One metro county, Prince George in Maryland, is more than 65 percent black, and its median household income of $70,700 makes it the highest-income majority-black county in America.

Other signs of Washington's emergence abound, Renn discloses. Thanks to the booming economy, the District of Columbia ended the 2011 fiscal year with a budget surplus of $240 million, and ended 2012 with a $140 million surplus. Washington has the nation's lowest office-vacancy rate and has been ranked among the three top cities for foreign investments, along with New York and London.

Companies headquartered in the D.C. metro area that have more than $5 billion in annual revenue include General Dynamics, Geico, Marriott International, and Lockheed Martin.

Total spending on lobbying in Washington rose from $1.6 billion in 2000 to $3.3 billion in 2011.

What's fueling all this growth is "the increasingly intrusive control of the federal government over American life," Renn writes.

"These days, about a third of the Washington-area economy depends on the federal government."

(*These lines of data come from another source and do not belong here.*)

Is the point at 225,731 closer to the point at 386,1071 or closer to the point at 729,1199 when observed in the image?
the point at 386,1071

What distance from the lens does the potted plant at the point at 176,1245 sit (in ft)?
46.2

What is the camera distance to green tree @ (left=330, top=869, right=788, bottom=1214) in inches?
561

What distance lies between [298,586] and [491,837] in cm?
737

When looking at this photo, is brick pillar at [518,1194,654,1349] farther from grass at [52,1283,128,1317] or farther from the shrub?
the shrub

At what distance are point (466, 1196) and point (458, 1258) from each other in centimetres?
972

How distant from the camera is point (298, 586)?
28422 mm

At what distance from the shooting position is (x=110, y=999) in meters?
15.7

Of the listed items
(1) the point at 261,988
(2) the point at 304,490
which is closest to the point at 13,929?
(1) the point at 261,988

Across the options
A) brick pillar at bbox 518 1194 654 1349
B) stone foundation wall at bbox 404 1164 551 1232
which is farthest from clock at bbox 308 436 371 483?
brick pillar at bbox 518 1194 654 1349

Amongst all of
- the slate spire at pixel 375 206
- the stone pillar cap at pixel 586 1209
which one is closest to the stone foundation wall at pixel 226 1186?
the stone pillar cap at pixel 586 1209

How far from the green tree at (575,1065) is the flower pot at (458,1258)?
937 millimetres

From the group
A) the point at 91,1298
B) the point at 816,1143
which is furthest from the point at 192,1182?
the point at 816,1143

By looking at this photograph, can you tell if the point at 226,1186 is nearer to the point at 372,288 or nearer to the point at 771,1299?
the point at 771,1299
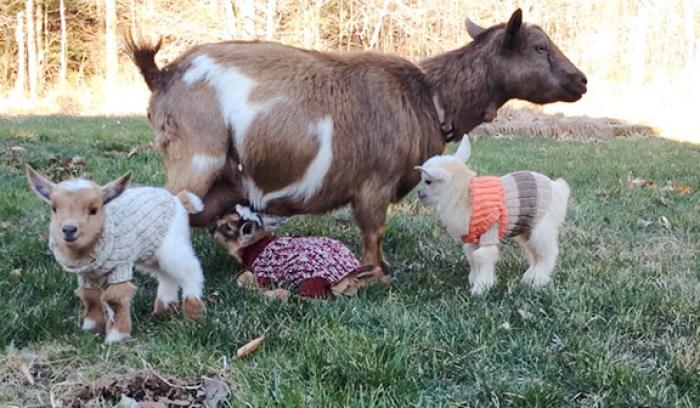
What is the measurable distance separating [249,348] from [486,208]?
1493mm

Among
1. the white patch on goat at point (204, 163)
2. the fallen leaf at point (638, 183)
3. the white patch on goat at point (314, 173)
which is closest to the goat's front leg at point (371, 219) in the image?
the white patch on goat at point (314, 173)

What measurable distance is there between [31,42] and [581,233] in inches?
782

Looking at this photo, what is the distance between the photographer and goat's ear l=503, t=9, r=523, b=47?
384cm

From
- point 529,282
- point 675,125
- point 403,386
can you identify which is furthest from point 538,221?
point 675,125

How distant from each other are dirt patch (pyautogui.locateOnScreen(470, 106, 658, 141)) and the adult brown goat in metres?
9.14

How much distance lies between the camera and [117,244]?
2881 millimetres

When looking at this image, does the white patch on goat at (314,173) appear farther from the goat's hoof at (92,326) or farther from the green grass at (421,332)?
the goat's hoof at (92,326)

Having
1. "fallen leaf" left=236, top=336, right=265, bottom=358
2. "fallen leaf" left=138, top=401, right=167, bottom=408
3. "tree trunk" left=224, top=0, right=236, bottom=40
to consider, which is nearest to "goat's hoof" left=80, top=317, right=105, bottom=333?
"fallen leaf" left=236, top=336, right=265, bottom=358

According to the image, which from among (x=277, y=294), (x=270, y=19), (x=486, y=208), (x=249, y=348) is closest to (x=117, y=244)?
(x=249, y=348)

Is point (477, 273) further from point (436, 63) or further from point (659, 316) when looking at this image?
point (436, 63)

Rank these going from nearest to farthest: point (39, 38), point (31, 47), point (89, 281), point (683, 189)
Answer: point (89, 281)
point (683, 189)
point (31, 47)
point (39, 38)

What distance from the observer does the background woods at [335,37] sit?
17.9 meters

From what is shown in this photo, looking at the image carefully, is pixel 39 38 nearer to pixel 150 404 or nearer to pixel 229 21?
pixel 229 21

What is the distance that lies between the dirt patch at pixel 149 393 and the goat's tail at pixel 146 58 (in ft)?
5.78
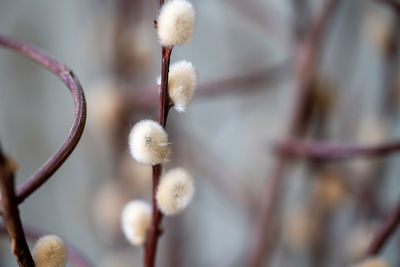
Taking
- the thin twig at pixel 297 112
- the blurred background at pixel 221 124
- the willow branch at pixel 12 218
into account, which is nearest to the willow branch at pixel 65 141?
the willow branch at pixel 12 218

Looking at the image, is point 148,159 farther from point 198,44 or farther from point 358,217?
point 198,44

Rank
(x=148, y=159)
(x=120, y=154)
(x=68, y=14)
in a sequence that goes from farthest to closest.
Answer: (x=68, y=14) < (x=120, y=154) < (x=148, y=159)

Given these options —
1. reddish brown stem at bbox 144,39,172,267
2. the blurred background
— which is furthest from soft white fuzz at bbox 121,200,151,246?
the blurred background

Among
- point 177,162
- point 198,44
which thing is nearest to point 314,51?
point 177,162

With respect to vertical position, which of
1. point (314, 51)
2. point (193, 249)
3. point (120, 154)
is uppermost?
point (314, 51)

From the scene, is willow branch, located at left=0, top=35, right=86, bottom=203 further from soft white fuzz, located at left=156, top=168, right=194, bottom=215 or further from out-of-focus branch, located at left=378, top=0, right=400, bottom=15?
out-of-focus branch, located at left=378, top=0, right=400, bottom=15

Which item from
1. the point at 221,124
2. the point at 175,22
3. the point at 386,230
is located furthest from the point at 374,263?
the point at 221,124

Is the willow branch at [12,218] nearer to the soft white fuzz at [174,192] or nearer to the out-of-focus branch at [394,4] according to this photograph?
the soft white fuzz at [174,192]
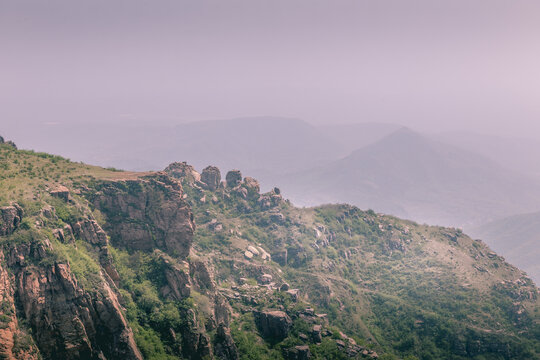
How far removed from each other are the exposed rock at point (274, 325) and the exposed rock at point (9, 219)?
49.9 m

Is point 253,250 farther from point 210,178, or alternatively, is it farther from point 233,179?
point 233,179

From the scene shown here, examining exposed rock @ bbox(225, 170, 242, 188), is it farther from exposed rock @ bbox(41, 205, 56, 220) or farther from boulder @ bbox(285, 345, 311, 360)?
exposed rock @ bbox(41, 205, 56, 220)

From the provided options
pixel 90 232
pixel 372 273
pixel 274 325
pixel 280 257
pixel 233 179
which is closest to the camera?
pixel 90 232

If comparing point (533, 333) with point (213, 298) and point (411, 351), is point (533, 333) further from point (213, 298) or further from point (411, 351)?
point (213, 298)

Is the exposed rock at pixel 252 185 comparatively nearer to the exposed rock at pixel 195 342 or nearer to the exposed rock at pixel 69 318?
the exposed rock at pixel 195 342

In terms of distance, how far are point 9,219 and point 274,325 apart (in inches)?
2073

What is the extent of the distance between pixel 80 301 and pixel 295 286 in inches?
3041

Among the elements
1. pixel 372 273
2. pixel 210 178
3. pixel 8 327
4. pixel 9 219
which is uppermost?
pixel 9 219

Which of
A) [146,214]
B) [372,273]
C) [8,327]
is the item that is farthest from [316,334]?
[372,273]

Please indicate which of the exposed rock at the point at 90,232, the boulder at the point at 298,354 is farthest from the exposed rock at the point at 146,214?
the boulder at the point at 298,354

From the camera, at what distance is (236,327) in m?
83.8

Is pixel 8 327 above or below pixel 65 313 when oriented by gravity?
above

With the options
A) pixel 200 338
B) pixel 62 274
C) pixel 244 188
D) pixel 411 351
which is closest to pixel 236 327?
pixel 200 338

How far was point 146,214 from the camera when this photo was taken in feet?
273
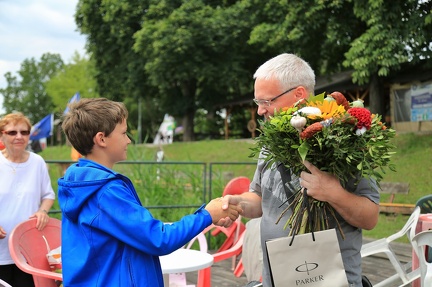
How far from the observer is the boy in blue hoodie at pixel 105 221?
1.94 metres

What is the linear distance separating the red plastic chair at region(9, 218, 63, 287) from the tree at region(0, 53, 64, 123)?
80869 mm

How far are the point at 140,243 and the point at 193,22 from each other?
24201 mm

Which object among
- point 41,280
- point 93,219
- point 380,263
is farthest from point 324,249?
point 380,263

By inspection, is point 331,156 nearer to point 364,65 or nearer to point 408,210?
point 408,210

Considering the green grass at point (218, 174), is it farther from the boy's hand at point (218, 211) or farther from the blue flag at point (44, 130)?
the blue flag at point (44, 130)

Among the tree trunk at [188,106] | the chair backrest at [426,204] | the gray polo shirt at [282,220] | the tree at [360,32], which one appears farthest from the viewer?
the tree trunk at [188,106]

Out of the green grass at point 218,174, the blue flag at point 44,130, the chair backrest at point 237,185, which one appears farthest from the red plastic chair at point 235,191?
the blue flag at point 44,130

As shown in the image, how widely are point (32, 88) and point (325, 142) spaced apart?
285ft

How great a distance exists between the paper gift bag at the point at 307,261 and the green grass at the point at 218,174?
1.62ft

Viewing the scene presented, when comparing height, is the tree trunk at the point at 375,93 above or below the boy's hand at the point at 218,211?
above

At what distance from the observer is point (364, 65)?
15.9 m

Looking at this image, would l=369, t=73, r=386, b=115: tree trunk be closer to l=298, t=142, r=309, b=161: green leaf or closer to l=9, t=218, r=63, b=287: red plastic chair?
l=9, t=218, r=63, b=287: red plastic chair

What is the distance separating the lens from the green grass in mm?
7555

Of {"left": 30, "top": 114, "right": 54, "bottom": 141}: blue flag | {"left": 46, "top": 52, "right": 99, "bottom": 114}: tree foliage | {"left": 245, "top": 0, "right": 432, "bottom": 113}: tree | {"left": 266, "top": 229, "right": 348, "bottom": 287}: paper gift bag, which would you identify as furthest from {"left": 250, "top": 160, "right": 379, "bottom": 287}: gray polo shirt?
{"left": 46, "top": 52, "right": 99, "bottom": 114}: tree foliage
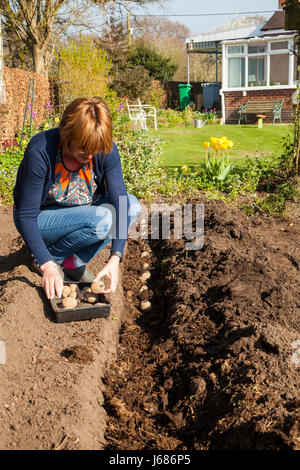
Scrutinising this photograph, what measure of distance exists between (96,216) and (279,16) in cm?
1990

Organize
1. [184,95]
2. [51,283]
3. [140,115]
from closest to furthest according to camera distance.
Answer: [51,283] < [140,115] < [184,95]

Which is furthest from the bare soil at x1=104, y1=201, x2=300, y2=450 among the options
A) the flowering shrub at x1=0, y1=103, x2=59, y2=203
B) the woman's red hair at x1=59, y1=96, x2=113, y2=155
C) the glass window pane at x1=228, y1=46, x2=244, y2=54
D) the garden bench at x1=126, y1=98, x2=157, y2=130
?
the glass window pane at x1=228, y1=46, x2=244, y2=54

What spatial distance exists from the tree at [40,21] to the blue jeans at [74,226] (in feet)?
Result: 38.1

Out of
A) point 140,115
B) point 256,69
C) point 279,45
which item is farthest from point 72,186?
point 279,45

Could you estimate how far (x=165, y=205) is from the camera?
543 cm

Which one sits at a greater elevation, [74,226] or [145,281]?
[74,226]

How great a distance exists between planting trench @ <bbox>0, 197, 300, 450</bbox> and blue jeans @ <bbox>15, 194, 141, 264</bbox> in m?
0.33

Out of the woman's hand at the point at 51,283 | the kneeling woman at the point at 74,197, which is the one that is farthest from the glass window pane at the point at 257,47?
the woman's hand at the point at 51,283

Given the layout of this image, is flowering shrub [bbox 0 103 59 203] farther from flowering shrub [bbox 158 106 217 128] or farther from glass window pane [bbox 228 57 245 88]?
glass window pane [bbox 228 57 245 88]

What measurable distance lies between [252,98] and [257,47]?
222 centimetres

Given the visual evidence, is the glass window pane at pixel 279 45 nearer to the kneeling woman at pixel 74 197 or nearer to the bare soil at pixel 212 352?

The capital's "ever-expanding regulatory state" has taken regulation to "new levels of intrusiveness," he adds. "Its quintessence is Obamacare, an annexation by the federal government of one-sixth of the American economy via 2,000 pages of byzantine legislation, not counting the thousands of pages of implementing regulations still to come."

Noting that Washington has a "legitimate claim" to be America's Second City, Renn concludes: "The region is prospering because it's becoming something that would have horrified the Founders: an imperial capital on the Potomac."